DO THIS » Retype all of the data below exactly as it appears, line for line.

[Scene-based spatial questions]
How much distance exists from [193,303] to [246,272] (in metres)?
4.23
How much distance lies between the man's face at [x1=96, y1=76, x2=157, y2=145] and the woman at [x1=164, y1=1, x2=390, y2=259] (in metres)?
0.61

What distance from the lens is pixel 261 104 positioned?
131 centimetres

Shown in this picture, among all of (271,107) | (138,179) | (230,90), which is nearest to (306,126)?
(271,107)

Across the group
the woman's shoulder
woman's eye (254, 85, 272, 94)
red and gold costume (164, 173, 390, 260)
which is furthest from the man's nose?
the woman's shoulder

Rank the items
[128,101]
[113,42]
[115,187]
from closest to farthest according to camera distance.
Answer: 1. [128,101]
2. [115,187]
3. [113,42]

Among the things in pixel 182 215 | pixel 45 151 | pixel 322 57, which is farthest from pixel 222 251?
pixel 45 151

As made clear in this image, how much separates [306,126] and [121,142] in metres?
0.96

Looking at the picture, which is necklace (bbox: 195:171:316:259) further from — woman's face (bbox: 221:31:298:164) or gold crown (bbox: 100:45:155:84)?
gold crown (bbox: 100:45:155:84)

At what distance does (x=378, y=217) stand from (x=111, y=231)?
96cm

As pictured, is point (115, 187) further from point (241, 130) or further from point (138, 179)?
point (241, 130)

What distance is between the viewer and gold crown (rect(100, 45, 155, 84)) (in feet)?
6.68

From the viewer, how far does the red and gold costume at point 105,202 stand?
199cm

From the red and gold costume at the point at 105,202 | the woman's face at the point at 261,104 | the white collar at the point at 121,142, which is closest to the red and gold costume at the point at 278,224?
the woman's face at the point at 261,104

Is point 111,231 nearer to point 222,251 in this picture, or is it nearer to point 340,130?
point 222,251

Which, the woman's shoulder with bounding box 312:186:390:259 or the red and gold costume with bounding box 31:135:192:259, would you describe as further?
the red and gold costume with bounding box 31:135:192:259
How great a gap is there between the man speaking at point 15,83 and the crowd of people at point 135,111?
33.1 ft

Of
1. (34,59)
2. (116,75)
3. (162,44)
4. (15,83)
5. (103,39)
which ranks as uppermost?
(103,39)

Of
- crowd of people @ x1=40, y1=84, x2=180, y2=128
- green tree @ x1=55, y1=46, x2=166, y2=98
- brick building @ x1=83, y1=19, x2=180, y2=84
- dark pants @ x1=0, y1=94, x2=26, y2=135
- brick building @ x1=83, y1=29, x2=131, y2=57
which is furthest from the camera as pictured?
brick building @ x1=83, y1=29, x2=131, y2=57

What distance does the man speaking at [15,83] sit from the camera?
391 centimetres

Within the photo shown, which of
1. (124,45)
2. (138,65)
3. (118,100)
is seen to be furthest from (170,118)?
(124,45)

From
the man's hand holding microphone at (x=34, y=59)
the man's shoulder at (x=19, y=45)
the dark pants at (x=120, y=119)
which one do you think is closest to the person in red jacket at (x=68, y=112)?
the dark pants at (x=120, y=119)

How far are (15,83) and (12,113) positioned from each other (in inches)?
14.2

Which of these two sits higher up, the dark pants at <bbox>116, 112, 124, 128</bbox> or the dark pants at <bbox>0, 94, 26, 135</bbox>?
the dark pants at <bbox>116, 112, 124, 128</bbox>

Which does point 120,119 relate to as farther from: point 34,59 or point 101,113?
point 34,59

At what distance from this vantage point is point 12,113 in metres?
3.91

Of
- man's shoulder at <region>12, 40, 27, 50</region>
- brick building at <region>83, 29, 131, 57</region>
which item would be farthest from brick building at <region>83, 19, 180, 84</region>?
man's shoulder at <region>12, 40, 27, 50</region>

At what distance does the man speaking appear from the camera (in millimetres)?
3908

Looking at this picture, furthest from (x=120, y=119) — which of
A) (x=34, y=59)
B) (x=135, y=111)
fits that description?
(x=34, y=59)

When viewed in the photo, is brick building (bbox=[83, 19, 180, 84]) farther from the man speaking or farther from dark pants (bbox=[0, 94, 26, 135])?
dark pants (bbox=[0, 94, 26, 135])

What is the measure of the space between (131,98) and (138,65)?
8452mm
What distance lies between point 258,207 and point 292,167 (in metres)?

RESPONSE TO THIS TASK »
How much distance exists from [193,303] to [246,272] (in metres)?
4.23
How much distance lies between the man's face at [x1=96, y1=76, x2=157, y2=145] and the woman at [x1=164, y1=1, x2=390, y2=259] (in metres)?
0.61

What distance from the lens is pixel 261 104 positioned?
131 centimetres

Shown in this picture, among all of (271,107) | (138,179) | (230,90), which is nearest to (306,126)?
(271,107)

Across the group
the woman's shoulder
woman's eye (254, 85, 272, 94)
red and gold costume (164, 173, 390, 260)
which is furthest from the man's nose?
the woman's shoulder

Rank the items
[128,101]
[113,42]
[115,187]
from closest to farthest according to camera distance.
Answer: 1. [128,101]
2. [115,187]
3. [113,42]

Among the things in pixel 182 215 | pixel 45 151 | pixel 322 57, which is farthest from pixel 222 251?
pixel 45 151

As made clear in this image, how much separates [306,126] and [121,142] in metres?
0.96

Looking at the picture, which is necklace (bbox: 195:171:316:259) further from — woman's face (bbox: 221:31:298:164) or gold crown (bbox: 100:45:155:84)?
gold crown (bbox: 100:45:155:84)

At what distance does (x=378, y=217) stand from (x=111, y=231)?
96cm

As pictured, is point (115, 187) further from point (241, 130) or further from point (138, 179)?
point (241, 130)

What distance is between the viewer and gold crown (rect(100, 45, 155, 84)) (in feet)?
6.68

From the viewer, how far does the red and gold costume at point 105,202 stand?
199cm

From the red and gold costume at the point at 105,202 | the woman's face at the point at 261,104 | the white collar at the point at 121,142, which is closest to the red and gold costume at the point at 278,224?
the woman's face at the point at 261,104

Is point 111,231 nearer to point 222,251 in this picture, or is it nearer to point 340,130?
point 222,251

Which, the woman's shoulder with bounding box 312:186:390:259 or the red and gold costume with bounding box 31:135:192:259, would you describe as further?
the red and gold costume with bounding box 31:135:192:259
How great a gap is there between the man speaking at point 15,83 and the crowd of people at point 135,111?
33.1 ft

Of
1. (34,59)
2. (116,75)
3. (162,44)
4. (15,83)
5. (103,39)
which ranks as uppermost?
(103,39)

Of
- crowd of people @ x1=40, y1=84, x2=180, y2=128
- green tree @ x1=55, y1=46, x2=166, y2=98
- brick building @ x1=83, y1=19, x2=180, y2=84
- dark pants @ x1=0, y1=94, x2=26, y2=135
- brick building @ x1=83, y1=29, x2=131, y2=57
which is furthest from the camera as pictured?
brick building @ x1=83, y1=29, x2=131, y2=57

What distance does the man speaking at [15,83] sit from the camera?
391 centimetres

Within the photo shown, which of
1. (124,45)
2. (138,65)
3. (118,100)
is seen to be furthest from (170,118)?
(124,45)

From
the man's hand holding microphone at (x=34, y=59)
the man's shoulder at (x=19, y=45)
the dark pants at (x=120, y=119)
which one do you think is closest to the person in red jacket at (x=68, y=112)?
the dark pants at (x=120, y=119)

How far are (15,83) and (12,113) positioned from each other (in inches)?
14.2

Which of these two sits higher up, the dark pants at <bbox>116, 112, 124, 128</bbox> or the dark pants at <bbox>0, 94, 26, 135</bbox>?
the dark pants at <bbox>116, 112, 124, 128</bbox>

Which does point 120,119 relate to as farther from: point 34,59 or point 101,113?
point 34,59

At what distance from this vantage point is point 12,113 in metres?
3.91

Of
- man's shoulder at <region>12, 40, 27, 50</region>
- brick building at <region>83, 29, 131, 57</region>
which item would be farthest from brick building at <region>83, 19, 180, 84</region>?
man's shoulder at <region>12, 40, 27, 50</region>

At what distance does the man speaking appear from the camera (in millimetres)?
3908

Looking at this picture, furthest from (x=120, y=119) — which of
A) (x=34, y=59)
B) (x=135, y=111)
fits that description?
(x=34, y=59)

When viewed in the photo, is brick building (bbox=[83, 19, 180, 84]) farther from the man speaking or farther from dark pants (bbox=[0, 94, 26, 135])?
dark pants (bbox=[0, 94, 26, 135])

What is the measure of the space between (131,98) and (138,65)?
8452mm
What distance lies between point 258,207 and point 292,167 (in metres)?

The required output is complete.